[Stored data entries]
((
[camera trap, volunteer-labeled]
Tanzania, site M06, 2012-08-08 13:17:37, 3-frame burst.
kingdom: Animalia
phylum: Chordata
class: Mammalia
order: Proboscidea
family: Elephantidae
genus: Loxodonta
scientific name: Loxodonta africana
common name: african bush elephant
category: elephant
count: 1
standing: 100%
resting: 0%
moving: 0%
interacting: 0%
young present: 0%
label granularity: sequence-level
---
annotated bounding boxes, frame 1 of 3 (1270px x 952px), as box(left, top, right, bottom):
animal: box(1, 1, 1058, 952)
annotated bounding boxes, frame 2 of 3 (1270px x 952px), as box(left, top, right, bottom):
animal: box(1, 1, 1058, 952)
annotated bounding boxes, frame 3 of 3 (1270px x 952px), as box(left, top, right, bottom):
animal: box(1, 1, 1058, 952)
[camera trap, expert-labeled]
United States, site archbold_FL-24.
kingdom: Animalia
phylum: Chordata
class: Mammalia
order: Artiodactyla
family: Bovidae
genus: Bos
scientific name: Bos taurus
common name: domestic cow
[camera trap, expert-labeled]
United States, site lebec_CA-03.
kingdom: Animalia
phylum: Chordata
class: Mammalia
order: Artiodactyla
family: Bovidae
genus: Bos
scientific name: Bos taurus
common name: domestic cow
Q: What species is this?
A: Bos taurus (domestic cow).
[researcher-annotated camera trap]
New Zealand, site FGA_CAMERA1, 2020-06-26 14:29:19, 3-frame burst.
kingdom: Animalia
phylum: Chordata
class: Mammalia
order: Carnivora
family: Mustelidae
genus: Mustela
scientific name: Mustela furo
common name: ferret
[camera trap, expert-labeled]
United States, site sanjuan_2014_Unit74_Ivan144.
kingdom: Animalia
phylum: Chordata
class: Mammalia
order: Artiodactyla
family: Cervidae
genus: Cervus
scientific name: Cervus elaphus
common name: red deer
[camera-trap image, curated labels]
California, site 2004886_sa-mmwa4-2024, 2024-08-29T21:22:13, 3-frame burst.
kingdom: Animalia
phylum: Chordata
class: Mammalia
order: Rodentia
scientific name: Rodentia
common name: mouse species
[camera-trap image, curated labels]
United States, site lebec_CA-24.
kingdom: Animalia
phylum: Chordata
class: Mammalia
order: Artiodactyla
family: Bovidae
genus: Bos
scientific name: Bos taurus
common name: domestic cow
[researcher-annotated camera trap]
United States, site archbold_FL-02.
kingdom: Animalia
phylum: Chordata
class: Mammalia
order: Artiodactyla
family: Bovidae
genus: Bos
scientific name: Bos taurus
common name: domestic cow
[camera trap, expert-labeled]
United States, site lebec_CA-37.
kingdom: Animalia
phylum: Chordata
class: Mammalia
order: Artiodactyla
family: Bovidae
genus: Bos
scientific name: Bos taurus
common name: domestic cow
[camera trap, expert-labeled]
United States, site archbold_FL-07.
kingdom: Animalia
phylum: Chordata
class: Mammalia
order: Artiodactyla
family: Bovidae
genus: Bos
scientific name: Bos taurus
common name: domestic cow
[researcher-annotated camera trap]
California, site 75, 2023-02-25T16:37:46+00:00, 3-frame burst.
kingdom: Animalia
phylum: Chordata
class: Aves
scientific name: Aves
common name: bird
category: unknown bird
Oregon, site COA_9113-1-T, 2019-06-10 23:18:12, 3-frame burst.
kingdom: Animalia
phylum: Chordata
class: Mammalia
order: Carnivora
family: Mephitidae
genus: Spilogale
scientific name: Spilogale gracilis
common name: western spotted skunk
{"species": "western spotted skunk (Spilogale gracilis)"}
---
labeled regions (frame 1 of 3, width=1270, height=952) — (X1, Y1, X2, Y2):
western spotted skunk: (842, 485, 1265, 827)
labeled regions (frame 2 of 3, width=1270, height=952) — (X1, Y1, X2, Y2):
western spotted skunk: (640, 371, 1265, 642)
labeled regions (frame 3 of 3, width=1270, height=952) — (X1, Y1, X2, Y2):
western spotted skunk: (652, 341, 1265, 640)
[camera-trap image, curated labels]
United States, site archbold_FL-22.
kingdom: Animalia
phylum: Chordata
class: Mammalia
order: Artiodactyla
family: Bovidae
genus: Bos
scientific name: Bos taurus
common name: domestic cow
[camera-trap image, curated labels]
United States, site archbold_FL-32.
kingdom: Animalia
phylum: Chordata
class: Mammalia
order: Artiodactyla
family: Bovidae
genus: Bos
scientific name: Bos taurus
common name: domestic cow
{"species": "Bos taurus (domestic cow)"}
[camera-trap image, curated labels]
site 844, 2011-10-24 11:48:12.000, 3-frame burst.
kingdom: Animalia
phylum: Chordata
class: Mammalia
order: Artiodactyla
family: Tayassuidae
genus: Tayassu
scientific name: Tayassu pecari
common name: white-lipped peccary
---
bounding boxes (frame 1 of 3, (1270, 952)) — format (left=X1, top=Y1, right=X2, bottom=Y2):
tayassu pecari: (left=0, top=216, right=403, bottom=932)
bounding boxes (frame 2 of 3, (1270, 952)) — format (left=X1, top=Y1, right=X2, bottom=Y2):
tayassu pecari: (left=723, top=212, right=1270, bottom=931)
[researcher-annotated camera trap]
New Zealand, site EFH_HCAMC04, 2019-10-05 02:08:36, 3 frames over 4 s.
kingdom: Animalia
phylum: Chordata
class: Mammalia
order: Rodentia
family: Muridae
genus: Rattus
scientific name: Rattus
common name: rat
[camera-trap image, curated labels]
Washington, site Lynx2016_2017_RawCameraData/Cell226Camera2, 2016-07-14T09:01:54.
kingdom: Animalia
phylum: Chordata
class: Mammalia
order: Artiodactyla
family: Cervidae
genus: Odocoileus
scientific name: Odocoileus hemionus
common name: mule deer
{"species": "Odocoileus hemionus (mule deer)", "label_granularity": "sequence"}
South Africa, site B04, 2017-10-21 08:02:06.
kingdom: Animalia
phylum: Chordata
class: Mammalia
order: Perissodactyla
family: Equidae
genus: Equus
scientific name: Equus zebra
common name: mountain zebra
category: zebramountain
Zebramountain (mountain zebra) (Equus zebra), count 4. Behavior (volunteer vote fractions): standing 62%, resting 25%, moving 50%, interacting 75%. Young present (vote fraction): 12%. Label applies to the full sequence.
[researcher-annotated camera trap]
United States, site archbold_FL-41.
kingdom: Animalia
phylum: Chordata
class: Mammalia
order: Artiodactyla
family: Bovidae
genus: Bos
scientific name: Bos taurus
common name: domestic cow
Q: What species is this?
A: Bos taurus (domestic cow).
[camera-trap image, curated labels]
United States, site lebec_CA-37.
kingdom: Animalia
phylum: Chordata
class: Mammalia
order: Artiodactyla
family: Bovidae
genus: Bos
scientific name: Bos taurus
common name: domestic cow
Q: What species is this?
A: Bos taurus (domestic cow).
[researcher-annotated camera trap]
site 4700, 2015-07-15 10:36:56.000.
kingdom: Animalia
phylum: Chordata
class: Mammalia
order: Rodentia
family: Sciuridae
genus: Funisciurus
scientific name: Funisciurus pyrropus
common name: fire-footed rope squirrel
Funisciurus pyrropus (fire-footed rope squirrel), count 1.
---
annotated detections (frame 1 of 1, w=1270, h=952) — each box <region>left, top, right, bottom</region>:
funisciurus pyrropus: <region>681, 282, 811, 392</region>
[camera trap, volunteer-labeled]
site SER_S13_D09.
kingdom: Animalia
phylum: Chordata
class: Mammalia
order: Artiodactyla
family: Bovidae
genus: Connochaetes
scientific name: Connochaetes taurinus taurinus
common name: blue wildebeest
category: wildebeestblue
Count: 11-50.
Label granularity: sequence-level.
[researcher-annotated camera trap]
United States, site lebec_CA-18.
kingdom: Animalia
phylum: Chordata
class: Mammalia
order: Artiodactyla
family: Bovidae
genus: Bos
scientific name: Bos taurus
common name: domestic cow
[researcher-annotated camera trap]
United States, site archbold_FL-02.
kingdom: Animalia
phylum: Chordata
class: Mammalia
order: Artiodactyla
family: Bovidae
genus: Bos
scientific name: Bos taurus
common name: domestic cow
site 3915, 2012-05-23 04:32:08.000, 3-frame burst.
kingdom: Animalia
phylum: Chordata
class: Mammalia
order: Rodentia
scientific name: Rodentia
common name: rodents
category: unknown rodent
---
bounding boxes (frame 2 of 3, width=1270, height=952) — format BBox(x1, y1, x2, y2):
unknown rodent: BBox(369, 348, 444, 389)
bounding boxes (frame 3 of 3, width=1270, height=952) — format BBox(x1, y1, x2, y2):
))
What this task involves
Reproduce exactly the lines from the beginning of the entries above up to and including the line that contains "young present: 0%".

The completed task
[camera trap, volunteer-labeled]
Tanzania, site M06, 2012-08-08 13:17:37, 3-frame burst.
kingdom: Animalia
phylum: Chordata
class: Mammalia
order: Proboscidea
family: Elephantidae
genus: Loxodonta
scientific name: Loxodonta africana
common name: african bush elephant
category: elephant
count: 1
standing: 100%
resting: 0%
moving: 0%
interacting: 0%
young present: 0%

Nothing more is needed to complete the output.